After all the BS from /u/spez?
I think a lot of the general reddit user base is still out of the loop on it or just doesn’t care about the drama enough to make any kind of change.
Many users don’t log in every day, and might just sign in to look up answers to specific questions or to read individual subs. Those folks are a lot less likely to have been following all the updates through last month and before since so much was announced across a variety of subs.
Because Reddit has been our online home for years. It’s where our communities are, where are online friends are, it’s become home. People have spent thousands of hours building communities there, as a labor of love.
Unfortunately I agree with you- the home is on fucking fire and unless a monsoon spontaneously erupts we should get the hell out before it burns to the ground.
Why? Because the whole reason reddit is even worth visiting is the posters.
Sure, the people in charge of the whole infrastructure that supports the act of posting and reading posts are making destructive “business decisions”, but until now they’ve largely been basically a bunch of invisible, nameless, inconsequential people as long as the proverbial lights stayed on for my ten years on reddit. They were technically in charge of stuff, but any time there was drama around reddit employees themselves, I had to go to places like /r/outoftheloop or /r/ELI5 in order to figure out what in the actual heck the inexplicable hubub was all about.
To me, that means they’re NOT what reddit is, they’re just the people who make it possible.
The folks who do lights and sound at a stage play are necessary for the play to function at that particular theater, but if they were the only ones doing anything there, noone would show up and stick around.
Inertia is a horrible thing. It took a LONG time for most of the niche communities on reddit to get “established” enough to have semi-regular content. Inertia being what it is, it will likely take quite a while for the same to happen here and it won’t be exactly the same thing. It may be better and worse in some ways, but it WILL be different and some of us were quite comfortable with what we had. So, yeah, hope, because losing something you like and care about, watching it get gutted, wrecked, hobbled, and ruined is not inspiring or fun.
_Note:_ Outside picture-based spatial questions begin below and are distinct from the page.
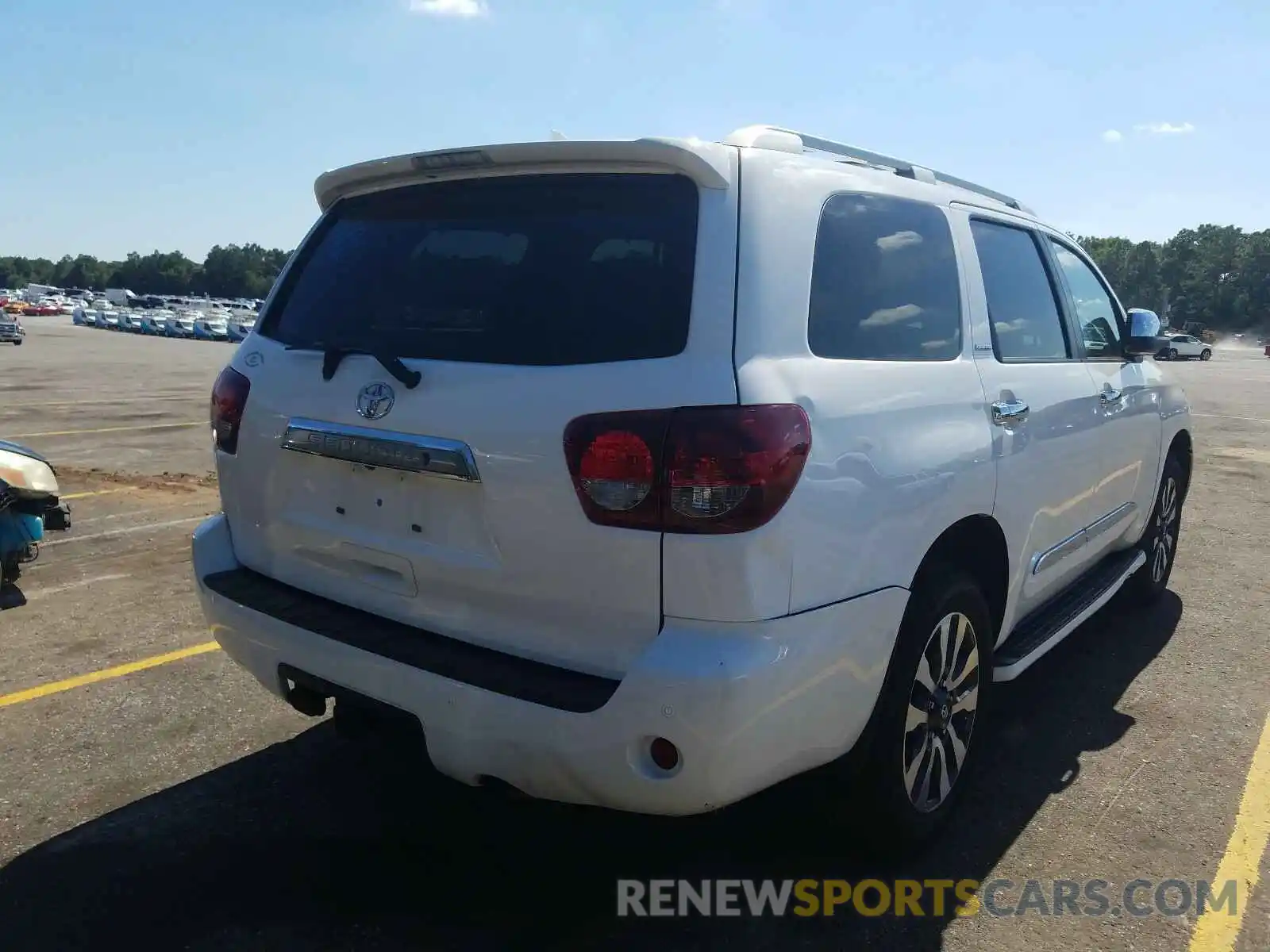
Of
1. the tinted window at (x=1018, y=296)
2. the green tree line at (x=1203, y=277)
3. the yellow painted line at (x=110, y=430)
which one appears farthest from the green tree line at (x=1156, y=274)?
the tinted window at (x=1018, y=296)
That being said, I’m seeing very encouraging things happening here so far, so this might become my new home.
Reddit is profiting a lot from the network effect. By now this reddit is a known brand, has a lot of content is already there, has a lot of people (especially non-technical users) are already on reddit, and they’re there to stay.
All the other reddit alternatives, including lemmy and/or the fediverse suffers from:
- Bugs (I love lemmy, but gosh, have you seen how buggy and sometimes unresponsive it is?)
- The complexity of “servers” (don’t get me wrong, federation is the way to go IMHO, but it is confusing to non-technical users)
- Lack of content
- Lack of users
Everybody is talking about the Digg exodus, but nobody is saying that it didn’t happen in a day, it took ~1 to 2 years.
The complexity of “servers” (don’t get me wrong, federation is the way to go IMHO, but it is confusing to non-technical users)
I’ll admit the technical stuff is probably the most off-putting. Most major social media got where it is by being idiot proof. The whole set-up will need to be much more streamlined if they want to really dip into Reddits user base.
I think the solution is a central registration which selects a random server from https://github.com/maltfield/awesome-lemmy-instances
For example, join-lemmy.org should do this, IMHO, without any technicality. Just transparently register to random server, with a curated cross-servers pre-selected list of subscriptions. Once users are distributed across servers, people will just recommend friends/family to join their own server, then the centralization of join-lemmy.org won’t become an issue. But I might be utopian.
I don’t think a lot of people who are in the know have any expectation of this turning around and going well, but I don’t blame anyone for hoping it will. The existing communities that are uprooted from all this, not to mention the headaches of signing up for new platforms and all that entails, aren’t exactly ideal. Avoiding them from being necessary would be fantastic… alas, that hope is indeed slim.